Fa discutere un articolo dell'Economist, scritto da Ryan Avent, in cui si parla della correlazione tra la difficoltà che molti trovano a diventare adulti, mentalmente parlando, e i videogiochi. No, non si tratta del solito atto di accusa, ma di un ragionamento più serio che riguarda i grossi cambiamenti sociali in atto nel mondo occidentale.
La tesi non è infatti che siano i videogiochi a bloccare la crescita, ma che diventino un rifugio per i fallimenti della vita, in particolare dopo aver perso il lavoro o non averlo proprio trovato.
L'articolo riporta dei dati precisi e afferma che tra il 2000 e il 2015 negli Stati Uniti la percentuale degli occupati di vent'anni senza una laurea è passata dall'82% al 72%. Soprattutto il dato del 2015 è preoccupante: ben il 22% dei facenti parte di questo gruppo non ha lavorato nei dodici mesi precedenti.

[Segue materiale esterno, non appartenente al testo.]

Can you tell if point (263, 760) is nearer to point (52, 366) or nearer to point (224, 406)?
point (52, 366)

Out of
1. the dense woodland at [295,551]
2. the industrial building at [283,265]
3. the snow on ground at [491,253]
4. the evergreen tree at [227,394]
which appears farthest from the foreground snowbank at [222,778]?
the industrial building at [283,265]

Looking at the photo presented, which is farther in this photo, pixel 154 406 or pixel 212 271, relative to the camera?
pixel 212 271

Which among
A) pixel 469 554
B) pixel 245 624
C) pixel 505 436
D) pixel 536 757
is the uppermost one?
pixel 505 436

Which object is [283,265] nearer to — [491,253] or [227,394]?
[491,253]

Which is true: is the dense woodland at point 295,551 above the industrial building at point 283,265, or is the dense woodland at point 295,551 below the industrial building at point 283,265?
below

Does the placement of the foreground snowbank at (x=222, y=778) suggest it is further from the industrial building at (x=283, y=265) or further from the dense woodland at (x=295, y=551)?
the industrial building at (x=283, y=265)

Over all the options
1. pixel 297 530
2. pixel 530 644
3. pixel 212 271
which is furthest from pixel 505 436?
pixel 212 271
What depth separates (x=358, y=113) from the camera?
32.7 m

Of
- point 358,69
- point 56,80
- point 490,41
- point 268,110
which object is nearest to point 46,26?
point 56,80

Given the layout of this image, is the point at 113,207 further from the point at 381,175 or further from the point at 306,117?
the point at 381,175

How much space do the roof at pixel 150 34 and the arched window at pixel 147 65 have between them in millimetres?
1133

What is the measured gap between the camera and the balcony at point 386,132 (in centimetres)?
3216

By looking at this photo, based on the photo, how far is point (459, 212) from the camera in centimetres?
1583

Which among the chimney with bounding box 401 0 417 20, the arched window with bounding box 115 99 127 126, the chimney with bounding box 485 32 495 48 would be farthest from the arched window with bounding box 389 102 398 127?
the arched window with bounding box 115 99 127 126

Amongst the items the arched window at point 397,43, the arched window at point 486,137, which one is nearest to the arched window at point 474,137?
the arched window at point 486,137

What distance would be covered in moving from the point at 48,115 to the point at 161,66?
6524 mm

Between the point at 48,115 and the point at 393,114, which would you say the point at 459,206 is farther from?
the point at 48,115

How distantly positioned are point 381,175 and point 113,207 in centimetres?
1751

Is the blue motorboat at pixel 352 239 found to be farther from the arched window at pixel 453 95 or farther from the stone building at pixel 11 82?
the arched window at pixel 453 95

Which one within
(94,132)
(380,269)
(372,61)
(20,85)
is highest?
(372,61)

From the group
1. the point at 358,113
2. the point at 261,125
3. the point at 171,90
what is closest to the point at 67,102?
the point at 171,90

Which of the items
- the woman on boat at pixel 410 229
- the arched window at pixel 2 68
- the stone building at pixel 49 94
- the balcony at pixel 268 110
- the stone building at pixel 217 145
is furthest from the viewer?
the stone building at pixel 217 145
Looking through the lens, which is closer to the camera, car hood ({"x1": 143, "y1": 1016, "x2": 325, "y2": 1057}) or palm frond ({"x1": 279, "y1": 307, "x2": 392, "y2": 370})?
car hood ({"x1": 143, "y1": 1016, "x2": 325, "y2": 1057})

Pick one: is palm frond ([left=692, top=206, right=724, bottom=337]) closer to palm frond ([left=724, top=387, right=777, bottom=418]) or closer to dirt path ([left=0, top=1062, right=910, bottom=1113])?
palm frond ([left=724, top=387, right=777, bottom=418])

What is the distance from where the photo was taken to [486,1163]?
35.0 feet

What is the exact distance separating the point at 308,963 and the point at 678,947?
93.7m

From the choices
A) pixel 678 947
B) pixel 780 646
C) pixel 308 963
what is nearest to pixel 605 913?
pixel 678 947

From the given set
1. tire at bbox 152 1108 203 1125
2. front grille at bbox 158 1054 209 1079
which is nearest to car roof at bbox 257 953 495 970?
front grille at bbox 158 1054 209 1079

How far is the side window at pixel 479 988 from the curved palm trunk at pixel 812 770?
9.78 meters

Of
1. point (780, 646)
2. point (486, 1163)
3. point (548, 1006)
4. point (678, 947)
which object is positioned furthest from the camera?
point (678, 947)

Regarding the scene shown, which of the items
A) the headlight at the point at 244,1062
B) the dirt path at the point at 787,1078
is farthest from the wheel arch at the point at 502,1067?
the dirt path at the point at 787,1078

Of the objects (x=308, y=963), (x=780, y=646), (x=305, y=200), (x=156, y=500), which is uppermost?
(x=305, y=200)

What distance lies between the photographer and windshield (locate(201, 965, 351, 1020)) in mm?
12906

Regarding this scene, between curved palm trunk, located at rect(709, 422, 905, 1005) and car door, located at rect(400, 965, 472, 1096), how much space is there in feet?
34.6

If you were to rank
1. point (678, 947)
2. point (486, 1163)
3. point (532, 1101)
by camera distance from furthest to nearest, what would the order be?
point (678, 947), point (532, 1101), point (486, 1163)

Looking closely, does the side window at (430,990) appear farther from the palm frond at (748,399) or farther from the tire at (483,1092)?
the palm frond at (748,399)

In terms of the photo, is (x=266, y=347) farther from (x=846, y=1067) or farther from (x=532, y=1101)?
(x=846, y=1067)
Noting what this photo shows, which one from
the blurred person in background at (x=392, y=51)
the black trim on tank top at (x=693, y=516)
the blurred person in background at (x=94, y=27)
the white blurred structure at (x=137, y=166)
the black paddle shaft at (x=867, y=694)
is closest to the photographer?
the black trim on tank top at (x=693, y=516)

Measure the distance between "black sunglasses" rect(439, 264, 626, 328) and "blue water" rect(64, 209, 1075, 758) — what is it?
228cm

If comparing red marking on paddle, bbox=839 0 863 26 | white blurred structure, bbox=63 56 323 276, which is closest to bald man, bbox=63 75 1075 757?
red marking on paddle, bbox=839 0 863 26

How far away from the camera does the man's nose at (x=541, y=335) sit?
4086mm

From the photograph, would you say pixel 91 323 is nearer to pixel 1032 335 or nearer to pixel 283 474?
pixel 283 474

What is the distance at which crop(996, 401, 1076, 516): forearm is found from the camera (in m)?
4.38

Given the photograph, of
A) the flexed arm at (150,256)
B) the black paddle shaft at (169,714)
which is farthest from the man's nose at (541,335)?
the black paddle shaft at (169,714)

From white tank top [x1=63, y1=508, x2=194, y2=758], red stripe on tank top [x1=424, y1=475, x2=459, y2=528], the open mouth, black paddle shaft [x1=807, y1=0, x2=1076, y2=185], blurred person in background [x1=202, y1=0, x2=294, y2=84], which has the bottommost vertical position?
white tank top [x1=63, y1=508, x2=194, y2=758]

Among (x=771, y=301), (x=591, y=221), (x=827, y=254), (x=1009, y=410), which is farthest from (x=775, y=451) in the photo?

Queste persone finiscono per rimanere a casa insieme ai genitori, perdendo la prospettiva di avere una carriera o di diventare autonomi. Il 75% di loro usa i videogiochi come via di fuga. Insomma, dentro ai mondi virtuali queste persone, di fatto, smettono di crescere, ma non per i videogiochi in sé, quanto per la mancanza di rapporti con il mondo reale e di prospettive tali da spingerli a diventare autonomi. Si tratta insomma di una grossa mutazione sociale, che produrrà i suoi maggiori effetti nel futuro. L'articolo, comunque, è molto lungo e vi invitiamo a leggerlo per intero, senza trarre conclusioni affrettate.